[Rendered images with source text]

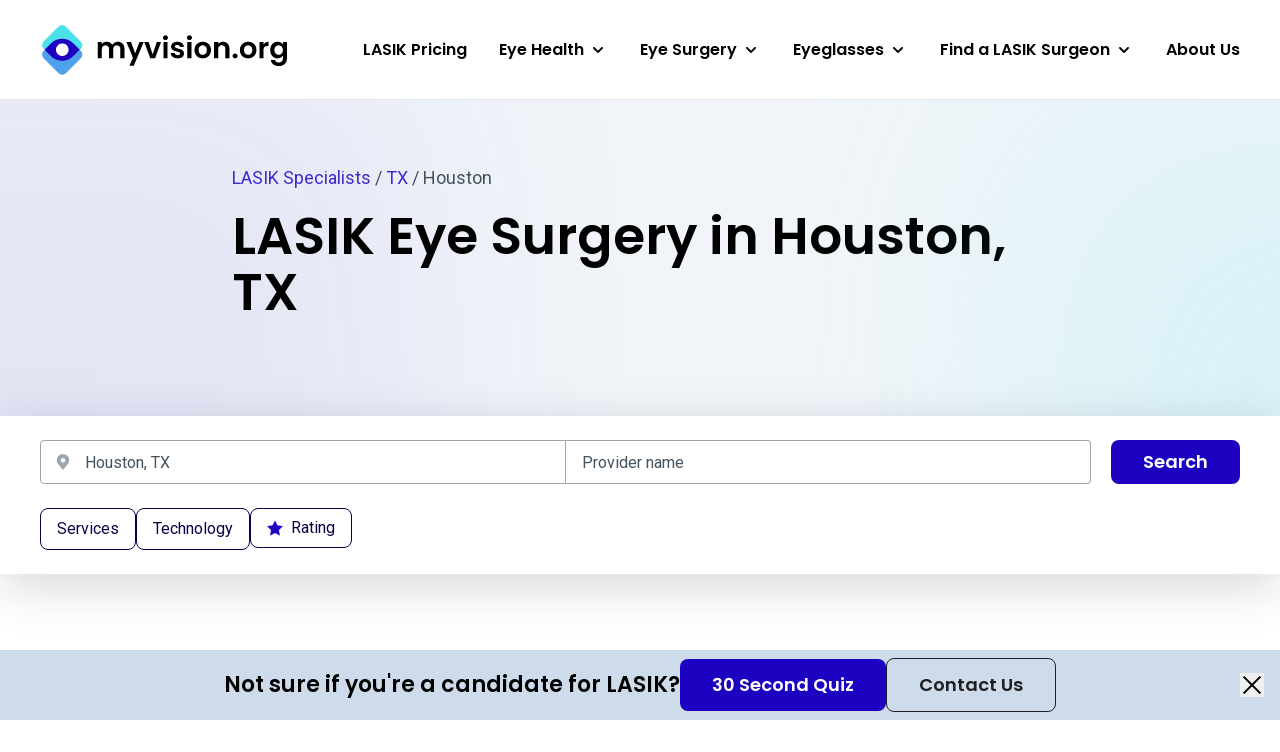

--- FILE ---
content_type: text/javascript
request_url: https://myvision.org/wp-content/themes/myvision/dist/js/chunks/footerCTA.js?id=af34ac5aff9f6179
body_size: 1470
content:
;!function(){try{var e="undefined"!=typeof window?window:"undefined"!=typeof global?global:"undefined"!=typeof self?self:{},n=(new e.Error).stack;n&&(e._sentryDebugIds=e._sentryDebugIds||{},e._sentryDebugIds[n]="bdcccaca-058b-439d-a8bb-ae0c7a91d638",e._sentryDebugIdIdentifier="sentry-dbid-bdcccaca-058b-439d-a8bb-ae0c7a91d638")}catch(e){}}();

    var _global =
      typeof window !== 'undefined' ?
        window :
        typeof global !== 'undefined' ?
          global :
          typeof self !== 'undefined' ?
            self :
            {};

    _global.SENTRY_RELEASE={id:"49e29854f64105cab0a34f0e695fa75dad883c56"};
(self["webpackChunkmyvision_org"] = self["webpackChunkmyvision_org"] || []).push([["footerCTA"],{

/***/ "./ui/footer/footerCTA.js":
/*!********************************!*\
  !*** ./ui/footer/footerCTA.js ***!
  \********************************/
/***/ (() => {

function _typeof(o) { "@babel/helpers - typeof"; return _typeof = "function" == typeof Symbol && "symbol" == typeof Symbol.iterator ? function (o) { return typeof o; } : function (o) { return o && "function" == typeof Symbol && o.constructor === Symbol && o !== Symbol.prototype ? "symbol" : typeof o; }, _typeof(o); }
function _classCallCheck(a, n) { if (!(a instanceof n)) throw new TypeError("Cannot call a class as a function"); }
function _defineProperties(e, r) { for (var t = 0; t < r.length; t++) { var o = r[t]; o.enumerable = o.enumerable || !1, o.configurable = !0, "value" in o && (o.writable = !0), Object.defineProperty(e, _toPropertyKey(o.key), o); } }
function _createClass(e, r, t) { return r && _defineProperties(e.prototype, r), t && _defineProperties(e, t), Object.defineProperty(e, "prototype", { writable: !1 }), e; }
function _defineProperty(e, r, t) { return (r = _toPropertyKey(r)) in e ? Object.defineProperty(e, r, { value: t, enumerable: !0, configurable: !0, writable: !0 }) : e[r] = t, e; }
function _toPropertyKey(t) { var i = _toPrimitive(t, "string"); return "symbol" == _typeof(i) ? i : i + ""; }
function _toPrimitive(t, r) { if ("object" != _typeof(t) || !t) return t; var e = t[Symbol.toPrimitive]; if (void 0 !== e) { var i = e.call(t, r || "default"); if ("object" != _typeof(i)) return i; throw new TypeError("@@toPrimitive must return a primitive value."); } return ("string" === r ? String : Number)(t); }
jQuery(function ($) {
  var FooterCTA = /*#__PURE__*/function () {
    function FooterCTA(element) {
      var _this = this;
      _classCallCheck(this, FooterCTA);
      _defineProperty(this, "getShownStateKey", function () {
        return _this._storageKey + _this._id;
      });
      _defineProperty(this, "getShownState", function () {
        var key = _this.getShownStateKey();
        return localStorage.getItem(key) == 'shown_stickyFooterCTA';
      });
      _defineProperty(this, "setShownState", function () {
        var key = _this.getShownStateKey();
        return localStorage.setItem(key, 'shown_stickyFooterCTA');
      });
      _defineProperty(this, "handleMaybeOpen", function () {
        if (_this.getShownState()) return _this._element.remove();
        _this._element.show();
      });
      _defineProperty(this, "handleClose", function () {
        _this._closeTrigger.remove();
        _this._element.slideUp();
        _this.setShownState();
        console.log('here');
      });
      this._ = element;
      this._element = $(element);
      this._closeTrigger = this._element.find('.stickyFooterCTAClose');
      this._id = this._element.attr('id');
      this._storageKey = 'shown_';
      this.init();
    }

    //≡≡≡≡≡≡≡≡≡≡≡≡≡≡≡≡≡≡≡≡≡≡≡≡≡≡≡≡≡≡≡≡≡≡≡≡≡≡≡≡≡≡≡≡≡≡≡≡≡≡≡≡
    // ✅ Initialize
    //≡≡≡≡≡≡≡≡≡≡≡≡≡≡≡≡≡≡≡≡≡≡≡≡≡≡≡≡≡≡≡≡≡≡≡≡≡≡≡≡≡≡≡≡≡≡≡≡≡≡≡≡
    return _createClass(FooterCTA, [{
      key: "init",
      value: function init() {
        this.setupHandlers();
        this._element.trigger('init', this);
      }

      //≡≡≡≡≡≡≡≡≡≡≡≡≡≡≡≡≡≡≡≡≡≡≡≡≡≡≡≡≡≡≡≡≡≡≡≡≡≡≡≡≡≡≡≡≡≡≡≡≡≡≡≡
      // ✅ Setup Handlers
      //≡≡≡≡≡≡≡≡≡≡≡≡≡≡≡≡≡≡≡≡≡≡≡≡≡≡≡≡≡≡≡≡≡≡≡≡≡≡≡≡≡≡≡≡≡≡≡≡≡≡≡≡
    }, {
      key: "setupHandlers",
      value: function setupHandlers() {
        this.handleMaybeOpen();
        this._closeTrigger.on('click', this.handleClose);
      }
    }]);
  }(); //≡≡≡≡≡≡≡≡≡≡≡≡≡≡≡≡≡≡≡≡≡≡≡≡≡≡≡≡≡≡≡≡≡≡≡≡≡≡≡≡≡≡≡≡≡≡≡≡≡≡≡≡
  // ✅ Setup jQuery Plugin
  //≡≡≡≡≡≡≡≡≡≡≡≡≡≡≡≡≡≡≡≡≡≡≡≡≡≡≡≡≡≡≡≡≡≡≡≡≡≡≡≡≡≡≡≡≡≡≡≡≡≡≡≡
  $.fn.footerCTA = function () {
    var _ = this,
      opt = arguments[0],
      args = Array.prototype.slice.call(arguments, 1),
      l = _.length,
      i,
      ret;
    for (i = 0; i < l; i++) {
      if (_typeof(opt) == 'object' || typeof opt == 'undefined') _[i].footerCTA = new FooterCTA(_[i], opt);else ret = _[i].footerCTA[opt].apply(_[i].footerCTA, args);
      if (typeof ret != 'undefined') return ret;
    }
    return _;
  };

  //≡≡≡≡≡≡≡≡≡≡≡≡≡≡≡≡≡≡≡≡≡≡≡≡≡≡≡≡≡≡≡≡≡≡≡≡≡≡≡≡≡≡≡≡≡≡≡≡≡≡≡≡
  // ✅ Run
  //≡≡≡≡≡≡≡≡≡≡≡≡≡≡≡≡≡≡≡≡≡≡≡≡≡≡≡≡≡≡≡≡≡≡≡≡≡≡≡≡≡≡≡≡≡≡≡≡≡≡≡≡

  $('#stickyFooterCTA').footerCTA();
});

/***/ })

}]);
//# sourceMappingURL=footerCTA.js.map?id=af34ac5aff9f6179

[WHAT TO PRODUCE] Write down only the closing run of lines: the one containing "if (_typeof(opt) == 'object'" and every line after it to the end of the entries, exactly.

[WORKED SOLUTION]
      if (_typeof(opt) == 'object' || typeof opt == 'undefined') _[i].footerCTA = new FooterCTA(_[i], opt);else ret = _[i].footerCTA[opt].apply(_[i].footerCTA, args);
      if (typeof ret != 'undefined') return ret;
    }
    return _;
  };

  //≡≡≡≡≡≡≡≡≡≡≡≡≡≡≡≡≡≡≡≡≡≡≡≡≡≡≡≡≡≡≡≡≡≡≡≡≡≡≡≡≡≡≡≡≡≡≡≡≡≡≡≡
  // ✅ Run
  //≡≡≡≡≡≡≡≡≡≡≡≡≡≡≡≡≡≡≡≡≡≡≡≡≡≡≡≡≡≡≡≡≡≡≡≡≡≡≡≡≡≡≡≡≡≡≡≡≡≡≡≡

  $('#stickyFooterCTA').footerCTA();
});

/***/ })

}]);
//# sourceMappingURL=footerCTA.js.map?id=af34ac5aff9f6179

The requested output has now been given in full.